At that point we were ready with our recommendation: A Takahashi FSQ-130ED as the short, fast scope and a Planewave 12.5" CDK. Along with the Tak we decided to get the 0.6X focal reducer and 1.6X tele-extender to provide three focal lengths: 390mm, 650mm, and 1040mm.

Current Status

The club's Board signed off on the purchase and we placed our order with Oceanside Telescopes.

The Tak has arrived and is on the mount for testing. So far it's living up to the Tak reputation: Exceptional optics and build quality.
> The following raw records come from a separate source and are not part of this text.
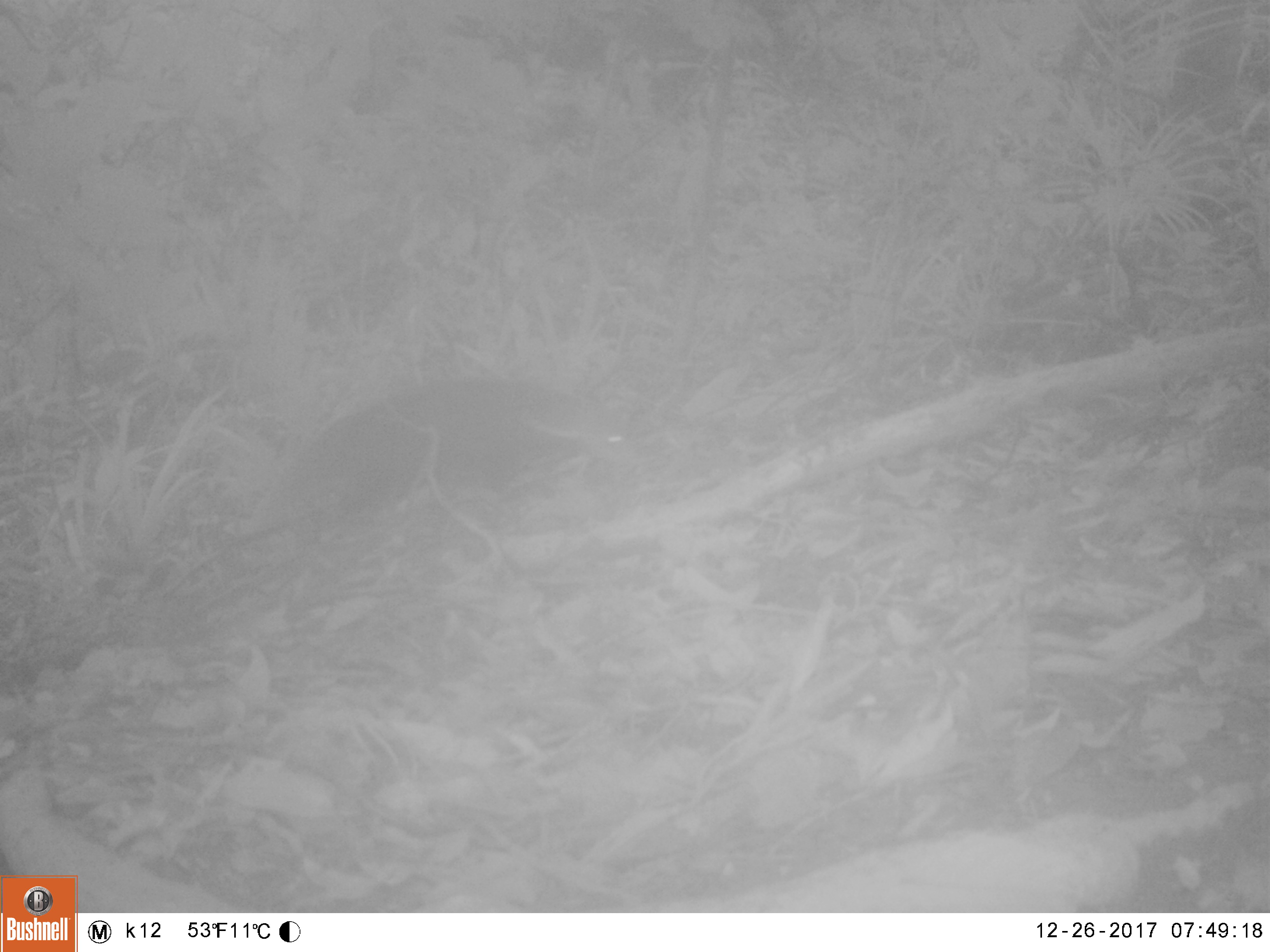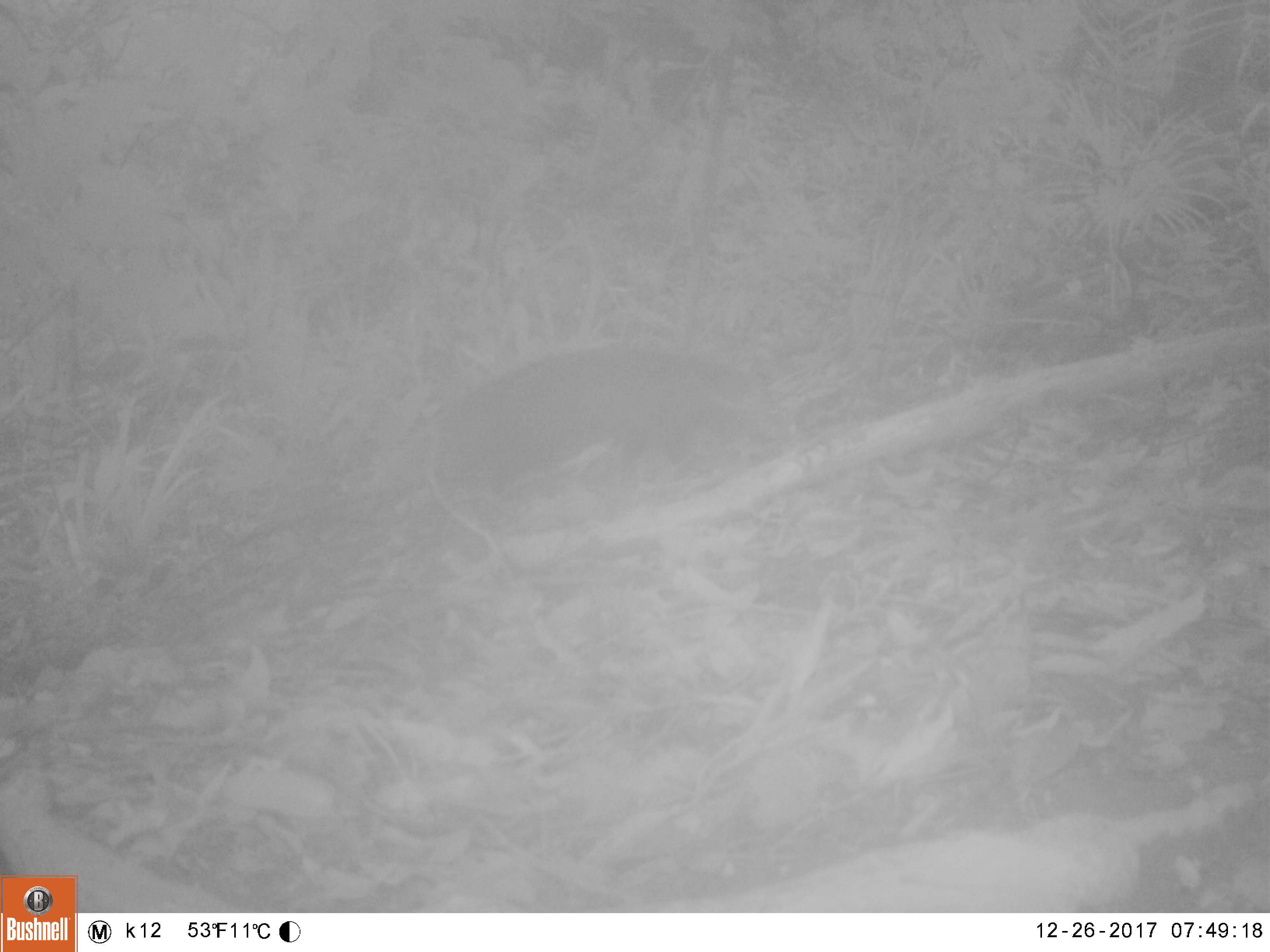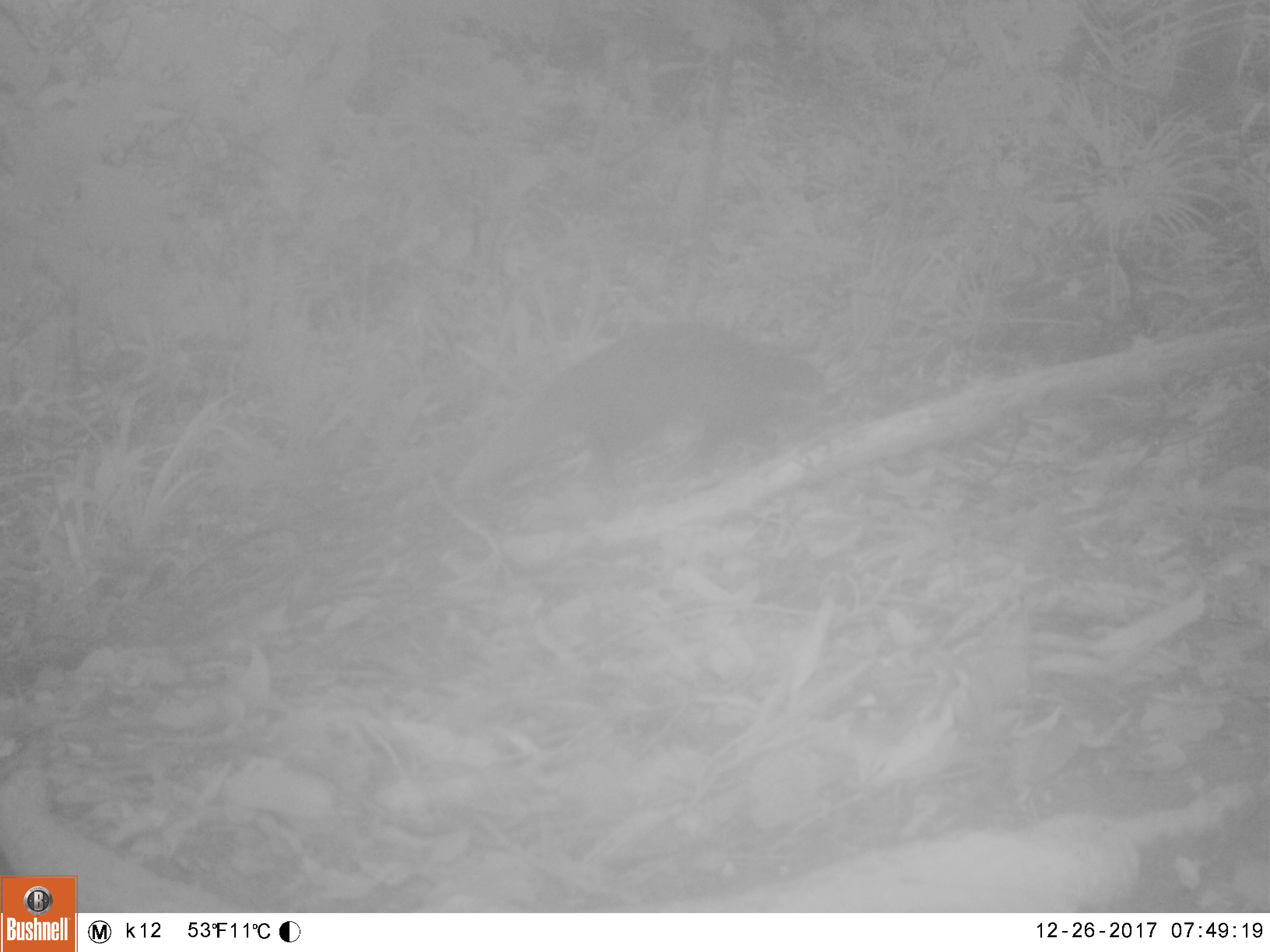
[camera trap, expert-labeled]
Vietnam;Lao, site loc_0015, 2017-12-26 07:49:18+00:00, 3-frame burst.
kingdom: Animalia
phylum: Chordata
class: Mammalia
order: Carnivora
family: Herpestidae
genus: Urva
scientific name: Urva urva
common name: crab-eating mongoose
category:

It's a great scope!

Takahashi FSQ-130ED on the Mathis mount (to be remounted when the Planewave arrives)

The Planewave is scheduled to arrive in July.

We hope to have the platform fully functional by autumn -- if this year's run of cloudy nights will ever relent!  I'll post images taken using the platform as they are created.



Saturday, June 9, 2018

Modernizing my imaging setup

Yes, I'm finally going to move into the 21st Century by adding software mount control and plate solving! Along the way I'm consolidating all my cabling with both a 12V power hub and powered USB 3 hub.

I've resisted this move until now because it sounds really complicated and my imaging laptop wasn't up to running Astrotortilla. But the long winter gave me plenty of time and I've got a new laptop, too. And I have the motivation of doing something similar for the new imaging setup at the Minnesota Astronomical Society's Cherry Grove Observatory. (More about that in a coming post.)

What's New
  • Power: My old wet lead-acid batteries have been replaced by smaller sealed AGM batteries, giving me a total of about 108Ah in the field (assuming an 80% discharge). This should be enough for four summer nights of imaging. The batteries can be connected in parallel.
  • Software: BackyardEOS and PHD2 are now joined with StellariumScope, Stellarium, and Astrotortilla. ASCOM for everything, which permits me to do away with the cable from the guide camera to the mount! TeamViewer for remote monitoring and control.
  • Cabling: A RIGRunner power hub and separate powered USB3 hub have been added. This means I only need to run one power cable to the mount, and one USB cable. All the cables now join securely using Anderson Powerpole connectors. A small DROK DC step down converter now acts as the power supply for my DSLR. This attaches to the power hub. 
  • "Remote Control" via TeamViewer requires a wireless router for those times when the internet is available. I can control everything from my Android tablet.
ASCOM isn't nearly as difficult to implement as I had thought. Install the correct platform and drivers and you're good.

On the other hand, Astrotortilla has been a minor nightmare. The main problem has been the field of view that has to be specified. It really has to bracket* the FOV of your images. I have it solving now nice and fast, and working in conjunction with BYEOS and my mount.

    *After running a lot of test cases I'm not so sure this is true. It seems like solving success mainly requires that the long axis of your image is slightly larger than the actual FOV. The short axis can be almost anything greater than zero and smaller than the long axis.